Leo Martin was fifteen years old when his family was locked into the Lodz Ghetto. Following the liquidation of the ghetto, Leo and his family were among the handful of Jews still alive. Leo was first assigned to gather the personal belongings of those Jews who had been killed or deported. Then he became a grave digger, digging the eight big graves intended for the remaining Jews in the ghetto; including himself and his young sister. When Leo got word that the Russians were crossing the Vistula River, he and his family went into hiding in a hole he had prepared under the morgue in the Lodz cemetery. On January 19, 1945 the family was liberated by the Russians.

Following liberation, while waiting to go to Palestine, Leo learned that Canada was looking for skilled laborers. He emigrated to Canada where he met and married Gloria Kaufman. They raised a son and two daughters. Leo built a very successful international furniture company.

Click here to view Leo Martin's memoir.
 

MENDEL ‘MANNY’ RIBA & SALLY TOLUB RIBA

Manny Riba was a prisoner in Prokocim Labor camp where he worked cleaning the streets after the liquidation of the Krakow Ghetto. From Prokocim he was sent to Skarzysko labor camp, then by cattle car to Buchenwald, and finally by death march to Theresienstadt where he was liberated by the Russians.

Sally Tolub Riba grew up in Sosnowiec, Poland.
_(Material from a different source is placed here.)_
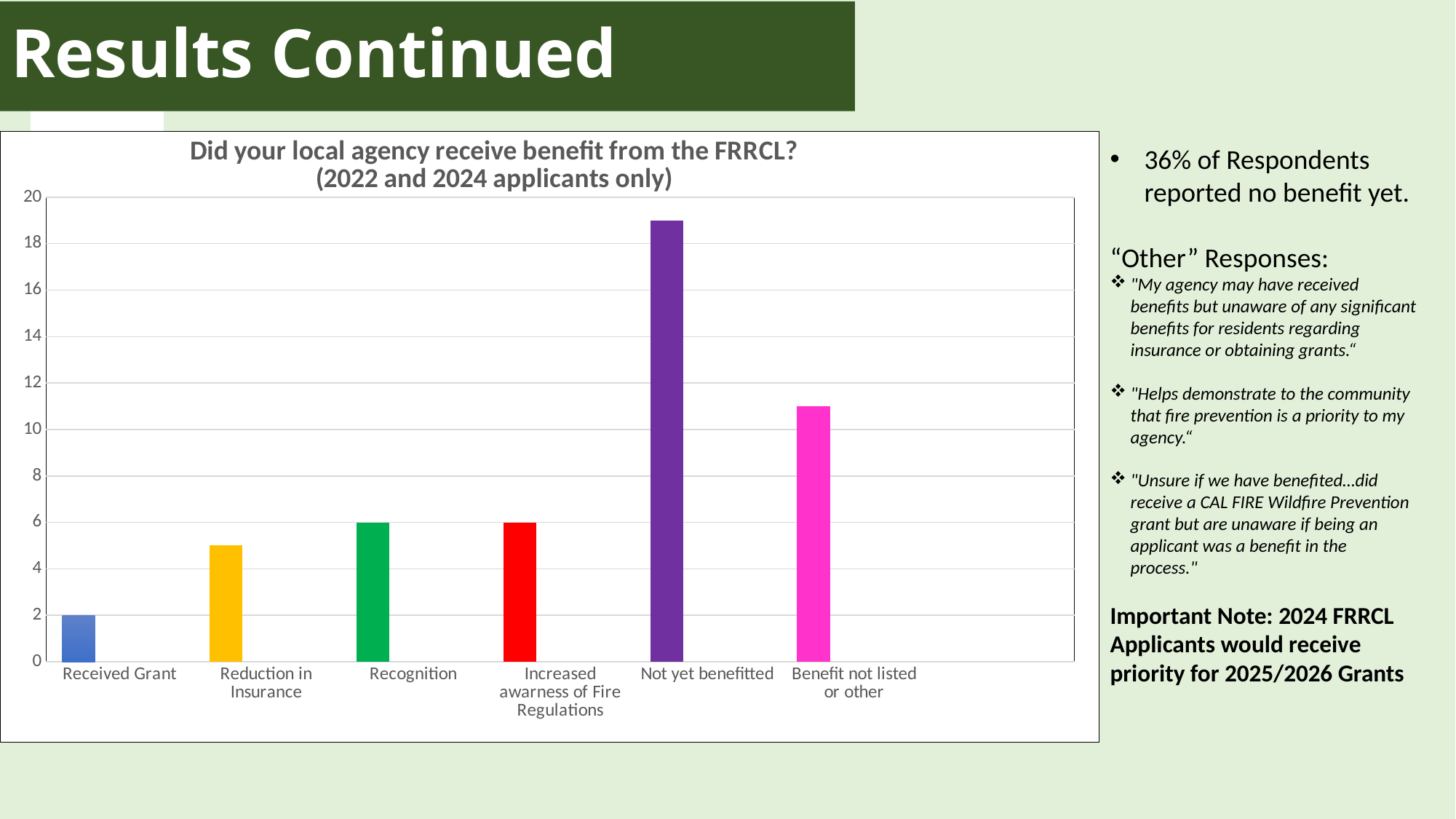
What is the difference between the values for Recognition and Received Grant? 4 What is the title of the chart? Did your local agency receive benefit from the FRRCL? (2022 and 2024 applicants only) What is the value for Increased awarness of Fire Regulations? 6 What is the value for Received Grant? 2 What is the value for Recognition? 6 Is the value for Not yet benefitted greater or less than 18? greater How many categories are shown on the x axis of the chart? 6 Is the value for Benefit not listed or other greater or less than 10? greater What type of chart is shown on the slide? bar chart Which category has the highest value? Not yet benefitted Which is larger, the value for Not yet benefitted or the value for Benefit not listed or other? Not yet benefitted Which category has the lowest value? Received Grant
During the war she worked sewing uniforms for the German army. From the Srodula Ghetto she was sent to Trautenau labor camp where she did slave labor until liberation by the Russians.

Manny and Sally met and married in Poland in 1945. They emigrated to the United States where they raised their daughter and two sons.
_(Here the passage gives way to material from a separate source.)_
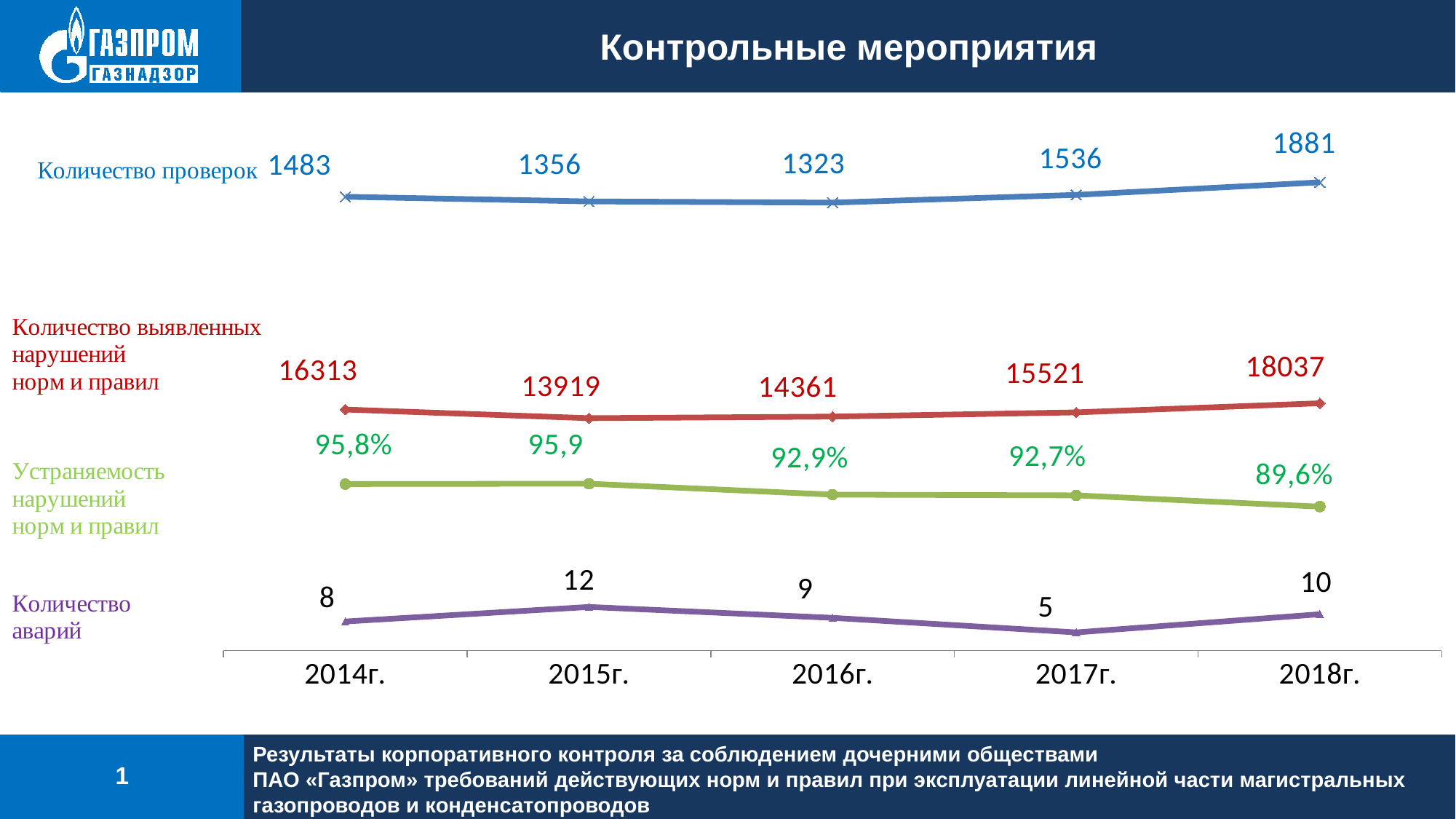
What is the value of 'Количество выявленных нарушений норм и правил' for 2015г.? 13919 What is the difference between 'Количество выявленных нарушений норм и правил' in 2018г. and 2017г.? 2516 In which year is 'Количество аварий' highest? 2015г. In which year is 'Количество проверок' lowest? 2016г. What is the value of 'Количество проверок' for 2018г.? 1881 What is the value of 'Устраняемость нарушений норм и правил' for 2016г.? 92,9% How many years are shown on the x axis of the chart? 5 What is the value of 'Количество аварий' for 2017г.? 5 What type of chart is shown on the slide? line chart Does 'Устраняемость нарушений норм и правил' rise or fall from 2015г. to 2018г.? fall What is the title of the slide containing the chart? Контрольные мероприятия Which is larger: 'Количество проверок' in 2014г. or in 2015г.? 2014г.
Click here to view Manny Riba's memoir.



ISRAEL JOE SACHS

In 1942 sixteen-year-old Joe was arrested in the Sosnowiece Ghetto and spent the next two years digging trenches, laying sewer pipes, and hauling cement in Nazi labor camps. He would then endure three death marches, transport by cattle car, and imprisonment in Gross-Rosen and Goerlitz concentration camps before being liberated by the Americans.

In a DP camp after liberation, Joe married Maniusa Mell, a survivor of Auschwitz, Ravensbruck, and Bergen Belsen. In 1949 they emigrated to the United States where they raised their son and daughter.

Click here to view Israel Joe Sachs' memoir.






SALOMON WAINBERG

Escaping from the Zelechow Ghetto in 1942, Salomon’s family would spend the next two years hiding in a farmhouse cellar. Twenty-four people would live in the dark, damp, eleven by eighteen foot cellar for two years until one day the trap door opened and Polish bandits began shooting. Salomon’s sister was shot.

When Salomon’s father begged the Poles to allow him to bury his daughter, the family escaped and hid in the fields for six weeks until liberation by the Russians. Solomon was eight years old. In 1947 the family emigrated to Costa Rica. Salomon completed his education at the University of Miami where he met his wife. Together they raised their son and daughter.


Click here to view Salomon Wainberg's memoir.



YITZHAK WAKSAL

Yitzhak watched as the Nazis burned down his synagogue and torched its fifteen Torah scrolls in September 1939. His family would spend the next year in the Jedlinsk Ghetto before being sent to forced labor camps. At one camp, while kneeling by a mass grave waiting to be shot, Yitzhak escaped and ran into the forest. He survived the war hiding in the forest for eight months.

After liberation Yitzhak married and he and his wife spent five years in a DP camp in Germany before emigrating to the United States where they raised their three children.